TASK REQUIREMENTS: Count the lines in the records that contain the string "largest", where case counts. Reply with the number alone.

DATA:
--------------------------------------------------

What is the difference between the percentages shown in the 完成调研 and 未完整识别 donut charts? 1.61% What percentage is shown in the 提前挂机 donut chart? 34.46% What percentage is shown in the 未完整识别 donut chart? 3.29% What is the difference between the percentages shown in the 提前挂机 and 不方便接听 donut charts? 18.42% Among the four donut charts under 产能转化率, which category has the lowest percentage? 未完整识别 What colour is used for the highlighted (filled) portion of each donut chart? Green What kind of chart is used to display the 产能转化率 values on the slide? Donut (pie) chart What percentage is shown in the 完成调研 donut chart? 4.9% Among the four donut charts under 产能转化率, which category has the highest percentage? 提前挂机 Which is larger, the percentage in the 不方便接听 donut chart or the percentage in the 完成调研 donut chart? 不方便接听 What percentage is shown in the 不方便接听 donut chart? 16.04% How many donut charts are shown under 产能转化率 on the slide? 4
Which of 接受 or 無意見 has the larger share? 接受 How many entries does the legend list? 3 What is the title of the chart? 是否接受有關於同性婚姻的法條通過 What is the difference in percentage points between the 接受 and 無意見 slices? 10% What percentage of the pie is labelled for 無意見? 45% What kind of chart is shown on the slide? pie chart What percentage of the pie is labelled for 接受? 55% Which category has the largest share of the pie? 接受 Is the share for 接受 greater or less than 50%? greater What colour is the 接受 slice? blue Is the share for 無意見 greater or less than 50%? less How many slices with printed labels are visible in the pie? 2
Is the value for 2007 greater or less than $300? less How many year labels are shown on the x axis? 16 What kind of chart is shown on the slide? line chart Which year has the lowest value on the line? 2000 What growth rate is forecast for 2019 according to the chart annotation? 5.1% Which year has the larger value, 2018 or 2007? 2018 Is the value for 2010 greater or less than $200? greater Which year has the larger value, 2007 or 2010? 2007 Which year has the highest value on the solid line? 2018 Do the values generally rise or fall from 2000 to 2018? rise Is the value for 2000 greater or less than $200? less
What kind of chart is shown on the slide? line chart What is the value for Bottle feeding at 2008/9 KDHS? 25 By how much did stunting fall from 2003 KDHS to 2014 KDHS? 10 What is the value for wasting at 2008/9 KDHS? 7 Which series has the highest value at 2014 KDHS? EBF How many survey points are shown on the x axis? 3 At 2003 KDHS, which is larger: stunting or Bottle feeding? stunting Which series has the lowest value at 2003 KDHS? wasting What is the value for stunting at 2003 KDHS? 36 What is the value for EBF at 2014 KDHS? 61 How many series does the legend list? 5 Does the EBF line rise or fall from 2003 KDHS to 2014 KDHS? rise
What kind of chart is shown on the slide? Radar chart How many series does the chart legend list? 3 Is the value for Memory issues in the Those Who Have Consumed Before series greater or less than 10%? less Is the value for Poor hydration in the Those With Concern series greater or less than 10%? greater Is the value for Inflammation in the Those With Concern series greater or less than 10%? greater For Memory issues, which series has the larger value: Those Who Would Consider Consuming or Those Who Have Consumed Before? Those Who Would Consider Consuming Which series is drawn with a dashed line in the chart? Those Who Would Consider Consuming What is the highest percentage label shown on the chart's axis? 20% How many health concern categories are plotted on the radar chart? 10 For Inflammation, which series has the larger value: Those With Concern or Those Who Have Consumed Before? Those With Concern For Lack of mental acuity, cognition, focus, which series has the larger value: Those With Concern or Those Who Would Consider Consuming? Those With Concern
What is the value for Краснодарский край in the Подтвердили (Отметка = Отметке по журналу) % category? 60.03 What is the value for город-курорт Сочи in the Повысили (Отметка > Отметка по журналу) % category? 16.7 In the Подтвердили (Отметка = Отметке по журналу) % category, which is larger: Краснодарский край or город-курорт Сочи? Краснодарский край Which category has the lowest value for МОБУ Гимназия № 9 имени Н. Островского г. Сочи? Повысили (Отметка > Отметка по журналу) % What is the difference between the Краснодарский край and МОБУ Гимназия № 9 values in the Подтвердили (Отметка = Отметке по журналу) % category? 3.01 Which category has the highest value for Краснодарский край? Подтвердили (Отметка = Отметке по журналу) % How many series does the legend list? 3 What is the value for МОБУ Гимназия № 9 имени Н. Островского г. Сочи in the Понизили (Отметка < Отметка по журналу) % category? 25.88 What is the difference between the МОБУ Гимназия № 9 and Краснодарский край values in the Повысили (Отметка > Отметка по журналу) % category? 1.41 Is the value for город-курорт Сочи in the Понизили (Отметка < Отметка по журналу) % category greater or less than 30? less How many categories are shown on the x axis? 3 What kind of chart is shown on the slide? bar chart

--------------------------------------------------

ANSWER TO THIS TASK: 1